Me dirigí en coche al único departamento de antropología de Estados Unidos que se encuentra en un estadio de fútbol y di una de las conferencias más incoherentes de mi carrera. En su introducción, el anfitrión de la conferencia mencionó mi adscripción al DMORT y añadió que trabajaría en la recuperación de cuerpos de la tragedia aérea de TransSouth Air. Aunque la información que yo podía suministrar era escasa, las preguntas que siguieron a mi presentación ignoraron por completo el tema de la conferencia y se centraron en el accidente. El turno de preguntas y respuestas pareció prolongarse eternamente.

Cuando, finalmente, la multitud enfiló hacia la salida, un hombre de aspecto esperpéntico, vestido con pajarita y chaleco de punto, se dirigió directamente hacia el podio balanceando sobre el pecho sus gafas de media luna. Al pertenecer a una profesión que cuenta con relativamente pocos miembros la mayoría de los antropólogos se conocen, nuestros caminos se habían cruzado una y otra vez en reuniones, seminarios y conferencias. Me había encontrado con Simón Midkiff en numerosas ocasiones y sabía que, si no me mostraba firme, me tendría allí todo el día. Eché una mirada exagerada al reloj, recogí mis cosas, cerré el maletín y bajé de la tarima.

– ¿Cómo estás, Simon?

– Perfectamente.

Tenía los labios agrietados, la piel seca y escamosa, como la de un pez muerto bajo el sol. Una red de venas diminutas cruzaba el blanco de unos ojos cubiertos por unas cejas muy espesas.

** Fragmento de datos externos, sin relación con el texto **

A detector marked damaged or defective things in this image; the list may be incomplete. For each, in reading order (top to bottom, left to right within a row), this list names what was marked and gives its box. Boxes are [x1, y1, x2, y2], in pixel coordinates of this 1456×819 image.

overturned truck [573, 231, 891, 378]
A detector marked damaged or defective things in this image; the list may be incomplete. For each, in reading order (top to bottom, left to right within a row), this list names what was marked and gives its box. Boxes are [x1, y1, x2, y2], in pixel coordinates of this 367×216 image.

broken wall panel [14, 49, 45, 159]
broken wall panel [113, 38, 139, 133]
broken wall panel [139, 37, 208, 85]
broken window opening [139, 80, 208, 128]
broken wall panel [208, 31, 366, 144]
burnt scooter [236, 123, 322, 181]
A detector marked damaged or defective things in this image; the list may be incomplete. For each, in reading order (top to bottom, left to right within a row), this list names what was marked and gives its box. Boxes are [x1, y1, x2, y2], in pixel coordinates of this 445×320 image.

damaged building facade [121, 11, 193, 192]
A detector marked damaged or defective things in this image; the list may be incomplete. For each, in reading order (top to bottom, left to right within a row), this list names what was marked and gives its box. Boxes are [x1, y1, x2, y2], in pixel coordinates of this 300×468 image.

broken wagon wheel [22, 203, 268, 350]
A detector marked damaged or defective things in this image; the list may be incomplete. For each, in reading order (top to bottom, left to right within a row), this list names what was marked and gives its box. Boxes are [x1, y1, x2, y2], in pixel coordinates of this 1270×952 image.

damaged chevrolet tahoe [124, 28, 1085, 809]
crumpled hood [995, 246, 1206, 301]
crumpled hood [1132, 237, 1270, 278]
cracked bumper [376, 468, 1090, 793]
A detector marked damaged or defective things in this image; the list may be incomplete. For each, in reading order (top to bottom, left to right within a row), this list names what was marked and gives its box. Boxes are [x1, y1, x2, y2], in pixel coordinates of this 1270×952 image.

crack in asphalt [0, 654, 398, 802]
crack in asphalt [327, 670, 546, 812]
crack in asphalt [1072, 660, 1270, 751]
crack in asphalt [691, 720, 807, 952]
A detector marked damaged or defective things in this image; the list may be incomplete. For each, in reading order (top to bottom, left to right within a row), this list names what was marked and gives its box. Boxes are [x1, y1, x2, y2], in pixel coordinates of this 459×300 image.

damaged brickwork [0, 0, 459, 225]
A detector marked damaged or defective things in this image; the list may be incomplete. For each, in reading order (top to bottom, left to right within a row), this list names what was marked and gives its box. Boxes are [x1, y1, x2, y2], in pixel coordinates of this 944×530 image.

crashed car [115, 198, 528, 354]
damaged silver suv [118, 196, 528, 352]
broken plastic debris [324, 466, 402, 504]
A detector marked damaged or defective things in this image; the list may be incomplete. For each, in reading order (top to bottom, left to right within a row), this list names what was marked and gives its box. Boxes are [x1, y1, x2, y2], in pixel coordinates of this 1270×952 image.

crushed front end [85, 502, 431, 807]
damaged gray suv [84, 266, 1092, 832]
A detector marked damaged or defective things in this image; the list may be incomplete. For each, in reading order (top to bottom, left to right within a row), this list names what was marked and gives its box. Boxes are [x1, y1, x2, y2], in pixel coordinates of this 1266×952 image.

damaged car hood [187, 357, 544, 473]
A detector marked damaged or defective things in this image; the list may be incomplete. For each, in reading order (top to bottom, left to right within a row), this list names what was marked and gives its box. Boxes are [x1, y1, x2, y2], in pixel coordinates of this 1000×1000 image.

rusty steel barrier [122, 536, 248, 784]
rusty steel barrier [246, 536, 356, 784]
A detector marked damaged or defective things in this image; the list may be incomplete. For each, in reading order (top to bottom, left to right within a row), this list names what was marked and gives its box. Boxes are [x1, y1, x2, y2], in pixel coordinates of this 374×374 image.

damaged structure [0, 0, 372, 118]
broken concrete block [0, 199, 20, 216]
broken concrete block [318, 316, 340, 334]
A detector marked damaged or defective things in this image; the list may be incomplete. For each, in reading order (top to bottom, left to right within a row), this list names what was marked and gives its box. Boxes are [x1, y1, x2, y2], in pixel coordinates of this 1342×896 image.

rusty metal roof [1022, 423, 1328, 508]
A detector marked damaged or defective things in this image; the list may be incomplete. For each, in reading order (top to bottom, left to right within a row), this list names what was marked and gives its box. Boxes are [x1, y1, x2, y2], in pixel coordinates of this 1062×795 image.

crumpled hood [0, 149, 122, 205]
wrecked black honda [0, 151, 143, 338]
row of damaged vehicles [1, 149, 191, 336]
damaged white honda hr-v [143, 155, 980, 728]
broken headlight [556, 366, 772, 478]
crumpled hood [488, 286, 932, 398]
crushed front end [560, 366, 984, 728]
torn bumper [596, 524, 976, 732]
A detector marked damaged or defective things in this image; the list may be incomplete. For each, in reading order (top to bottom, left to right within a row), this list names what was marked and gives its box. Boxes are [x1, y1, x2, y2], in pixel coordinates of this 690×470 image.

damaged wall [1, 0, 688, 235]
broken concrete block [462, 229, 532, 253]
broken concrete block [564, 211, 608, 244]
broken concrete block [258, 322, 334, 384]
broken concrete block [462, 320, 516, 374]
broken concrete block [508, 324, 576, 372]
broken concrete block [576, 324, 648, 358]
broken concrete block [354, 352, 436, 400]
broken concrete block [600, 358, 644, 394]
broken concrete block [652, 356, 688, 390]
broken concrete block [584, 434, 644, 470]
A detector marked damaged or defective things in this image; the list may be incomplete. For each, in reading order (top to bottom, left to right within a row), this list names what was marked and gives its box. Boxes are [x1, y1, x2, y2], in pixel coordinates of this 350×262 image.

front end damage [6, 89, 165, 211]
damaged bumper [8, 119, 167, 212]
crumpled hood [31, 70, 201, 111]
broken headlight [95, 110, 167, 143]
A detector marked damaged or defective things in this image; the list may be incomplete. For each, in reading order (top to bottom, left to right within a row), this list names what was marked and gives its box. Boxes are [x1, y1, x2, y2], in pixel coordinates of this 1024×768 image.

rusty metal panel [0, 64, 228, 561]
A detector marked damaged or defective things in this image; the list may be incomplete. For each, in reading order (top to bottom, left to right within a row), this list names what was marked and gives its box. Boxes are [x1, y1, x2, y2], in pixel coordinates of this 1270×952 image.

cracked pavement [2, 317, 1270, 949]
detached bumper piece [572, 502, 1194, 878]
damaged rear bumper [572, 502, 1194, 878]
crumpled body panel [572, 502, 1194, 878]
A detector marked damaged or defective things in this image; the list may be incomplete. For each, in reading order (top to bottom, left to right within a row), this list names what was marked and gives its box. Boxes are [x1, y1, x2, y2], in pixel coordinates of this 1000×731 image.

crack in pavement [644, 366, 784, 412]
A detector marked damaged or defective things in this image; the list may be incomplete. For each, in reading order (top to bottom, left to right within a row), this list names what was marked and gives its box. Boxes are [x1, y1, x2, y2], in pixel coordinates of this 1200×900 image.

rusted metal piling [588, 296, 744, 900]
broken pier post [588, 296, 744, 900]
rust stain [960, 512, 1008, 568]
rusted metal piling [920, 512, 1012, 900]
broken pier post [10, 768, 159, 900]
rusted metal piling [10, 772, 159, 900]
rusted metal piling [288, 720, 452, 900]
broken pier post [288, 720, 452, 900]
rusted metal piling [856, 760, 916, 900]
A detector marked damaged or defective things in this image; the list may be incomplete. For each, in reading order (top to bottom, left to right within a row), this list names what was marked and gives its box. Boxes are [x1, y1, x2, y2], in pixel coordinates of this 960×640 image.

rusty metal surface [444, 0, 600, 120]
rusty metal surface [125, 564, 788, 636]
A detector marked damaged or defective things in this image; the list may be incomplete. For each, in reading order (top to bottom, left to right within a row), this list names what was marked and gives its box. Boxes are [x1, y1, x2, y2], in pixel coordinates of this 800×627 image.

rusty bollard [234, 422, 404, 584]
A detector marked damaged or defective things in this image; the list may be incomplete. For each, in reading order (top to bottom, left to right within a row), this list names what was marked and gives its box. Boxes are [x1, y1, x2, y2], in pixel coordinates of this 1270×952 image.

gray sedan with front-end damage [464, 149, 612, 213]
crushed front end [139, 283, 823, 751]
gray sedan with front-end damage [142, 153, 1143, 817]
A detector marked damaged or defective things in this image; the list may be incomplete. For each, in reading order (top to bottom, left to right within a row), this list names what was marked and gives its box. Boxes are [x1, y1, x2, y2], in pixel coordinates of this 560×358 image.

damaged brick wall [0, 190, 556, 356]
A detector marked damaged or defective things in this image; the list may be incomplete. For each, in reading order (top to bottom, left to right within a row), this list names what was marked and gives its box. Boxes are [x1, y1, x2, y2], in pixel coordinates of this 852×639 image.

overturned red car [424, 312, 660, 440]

– ¿Cómo va la arqueología?

– Excelente también. Considerando que uno debe comer, estoy trabajando en varios proyectos para el departamento de recursos culturales en Raleigh. Pero, fundamentalmente, dedico mi tiempo a organizar datos. -Profirió una risa aguda y se dio unos golpes suaves en la mejilla-. Parece que he recogido una extraordinaria cantidad de datos a lo largo de mi carrera.

Simon Midkiff se doctoró por la Universidad de Oxford en 1955 y luego viajó a los Estados Unidos para aceptar un puesto en Duke. Pero la superestrella de la arqueología no publicó ningún trabajo y, seis años más tarde, le relevaron de su cargo. Midkiff tuvo una segunda oportunidad en la Universidad de Tennessee, tampoco publicó trabajo alguno y, nuevamente, perdió su puesto académico.

Durante treinta años, incapaz de obtener un cargo permanente en una facultad, Midkiff se había dedicado a merodear por la periferia del mundo académico, realizando trabajos arqueológicos por encargo e impartiendo cursos cada vez que se necesitaban suplentes en colegios y universidades de ambas Carolinas y Tennessee. Era famoso por excavar en los sitios, redactar los informes indispensables y luego fracasar en la publicación de sus hallazgos.